#CbondsWeekly. All the latest updates in the world of Eurobonds.
Last week, US Treasury yields rose across the curve, with the 2-year yield posting its largest single-day jump since January 2022 after Fed dissenters signaled a tighter policy path and the Strait of Hormuz blockade drove oil prices higher, fueling inflation concerns. Regional Cbonds USD price indices saw yields increase across all regions, with the Middle East sovereign and corporate segments leading the rise, while emerging market sovereigns exhibited slightly less upward pressure than corporates. Global stock indices mostly advanced, led by the tech-heavy NASDAQ 100 and the semiconductor-driven rally, though the FTSE 100 and Nikkei 225 declined. The US Dollar Index weakened against major currencies, with the dollar losing ground to the euro, pound, and yen, while Bitcoin edged higher. Key commodities were mixed, as Brent crude oil surged on the Iran war-related supply disruption, while gold and silver fell amid heightened risk appetite and a focus on oil-driven inflation.
In emerging markets, Cia Siderurgica Nacional (CSN) bonds rallied 2.7% despite analyst price target cuts and its removal from the IBRX 50 Index, likely as markets overlooked a heavy debt burden of R$56.9 billion. Orbia Advance Corporation bonds declined 2.2% after first-quarter earnings beat revenue forecasts but triggered analyst EPS estimate cuts.

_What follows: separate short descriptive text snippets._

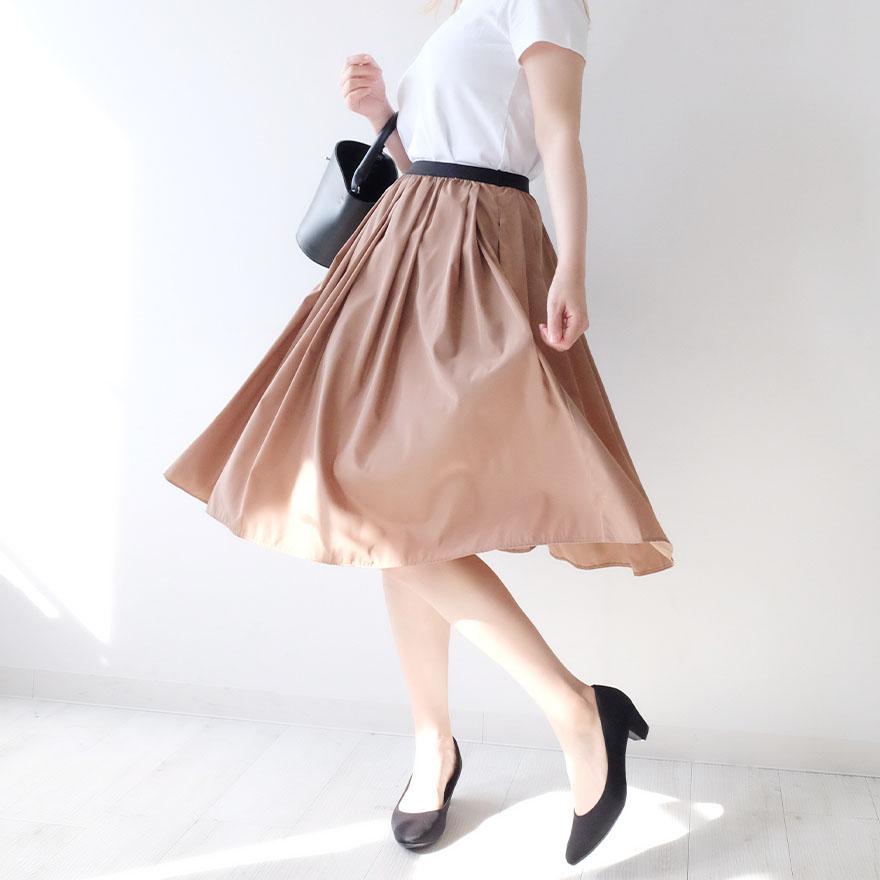 シナモンカラーのフレアスカートを着用した女性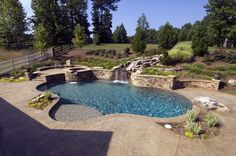 This Swimming Pool Has A Raised Wall With Waterfall And Raised Spa. Stamped  Concrete Deck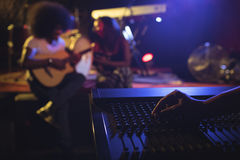 Hand operating sound mixer while musicians practicing in nightclub Stock Image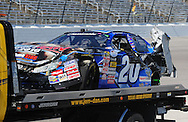 Nov. 7, 2009; Fort Worth, TX, USA; the car of Joey Logano is taken to the garage after crashing in the NASCAR Nationwide Series O'Reilly Challenge at the Texas Motor Speedway. Mandatory Credit: Jennifer Stewart-US PRESSWIRE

In developed markets, Teck Resources bonds led the gainers last week, rising 3.52% after Citigroup upgraded the stock to Buy and the company announced strong Q4 2025 results. Organon & Co. bonds also advanced 2.22% following the announcement of its pending merger into Sun Pharmaceutical. Conversely, Charter Communications Operating bonds fell 3.27% on an earnings miss and broadband subscriber losses, while CCO Holdings dropped 2.66% after a TD Cowen downgrade and an expired go-shop period for its merger.
Bond market news and Research Hub highlights of the last week include increased volatility in US Treasuries after Fed dissenters signaled resistance to rate cuts amid rising inflation from the Iran war, which pushed two-year yields up 11 basis points. The conflict continues to strain energy markets, with the World Bank projecting a 16% rise in commodity prices this year and noting the largest oil supply loss on record, while major oil companies like Exxon and Chevron report falling profits due to disrupted deliveries. Additionally, Treasury Secretary Bessent addressed efforts by US financial firms to strengthen defenses against AI-driven cyber threats, and research highlights the ongoing semiconductor super cycle driven by AI demand, with Nvidia maintaining its lead over AMD in the data center chip market.